**DOCUMENT SEGMENT**
***

Friday, May 24, 2013

Cockroaches Evolving to Avoid Traps


Cockroach



 Roaches that are  more than usually hard to trap may be a variety that find sugar doesn't taste quite so sweet as bait anymore, a study suggests. Most cockroach baits cover poison in a layer of glucose or, basically, sugar. Some mutant German roaches, the most common species of pest found in houses, apartments, restaurants and hotels, now taste glucose as bitter, researchers said today in a study released in the journal Science. This change in palate enables them to avoid traps. A step in cockroach evolution that has scientists fascinated.

The scientists collected 19 roach populations, mostly from the US and Puerto Rico, to look at how common the glucose- spurning had become. They found seven populations that had the taste trait, said Coby Schal, a study author and a professor of entomology at North Carolina State University in Raleigh. He expects the numbers would have been higher had his group asked exterminators to send sample roaches from infestations that had been difficult to control by ordinary means.

 
"It's very important, in terms of effective pest control," Mr Schal said in a telephone interview. "It's not trivial. It's out there."
It is, in fact, necessary for our health and quality of living to control roaches and other disease spreading insects that infest buildings with huge populations. An infestation can get completely out of control.

***

**WORK TASK**
Quote the cockroach article word for word, between "Friday, May 24, 2013" and "has scientists fascinated.", inclusive. You won't need the material that comes next.

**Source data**
***

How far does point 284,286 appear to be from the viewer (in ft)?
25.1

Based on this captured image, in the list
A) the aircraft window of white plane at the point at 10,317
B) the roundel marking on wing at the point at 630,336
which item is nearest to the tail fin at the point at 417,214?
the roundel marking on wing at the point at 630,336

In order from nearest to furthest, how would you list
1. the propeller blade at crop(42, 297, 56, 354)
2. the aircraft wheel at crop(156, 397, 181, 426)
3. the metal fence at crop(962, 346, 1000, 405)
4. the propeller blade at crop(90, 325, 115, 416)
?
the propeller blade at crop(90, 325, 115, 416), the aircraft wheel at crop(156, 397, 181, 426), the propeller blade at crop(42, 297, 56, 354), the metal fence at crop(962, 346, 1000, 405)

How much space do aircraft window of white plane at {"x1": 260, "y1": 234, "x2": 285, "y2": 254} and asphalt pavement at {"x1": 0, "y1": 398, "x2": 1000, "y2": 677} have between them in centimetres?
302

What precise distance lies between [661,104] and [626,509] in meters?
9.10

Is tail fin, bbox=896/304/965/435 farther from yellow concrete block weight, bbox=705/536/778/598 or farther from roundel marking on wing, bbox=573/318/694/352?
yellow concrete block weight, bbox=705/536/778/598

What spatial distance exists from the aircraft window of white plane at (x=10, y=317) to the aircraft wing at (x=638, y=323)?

***

**ANSWER TO THIS EXERCISE**
Friday, May 24, 2013

Cockroaches Evolving to Avoid Traps


Cockroach



 Roaches that are  more than usually hard to trap may be a variety that find sugar doesn't taste quite so sweet as bait anymore, a study suggests. Most cockroach baits cover poison in a layer of glucose or, basically, sugar. Some mutant German roaches, the most common species of pest found in houses, apartments, restaurants and hotels, now taste glucose as bitter, researchers said today in a study released in the journal Science. This change in palate enables them to avoid traps. A step in cockroach evolution that has scientists fascinated.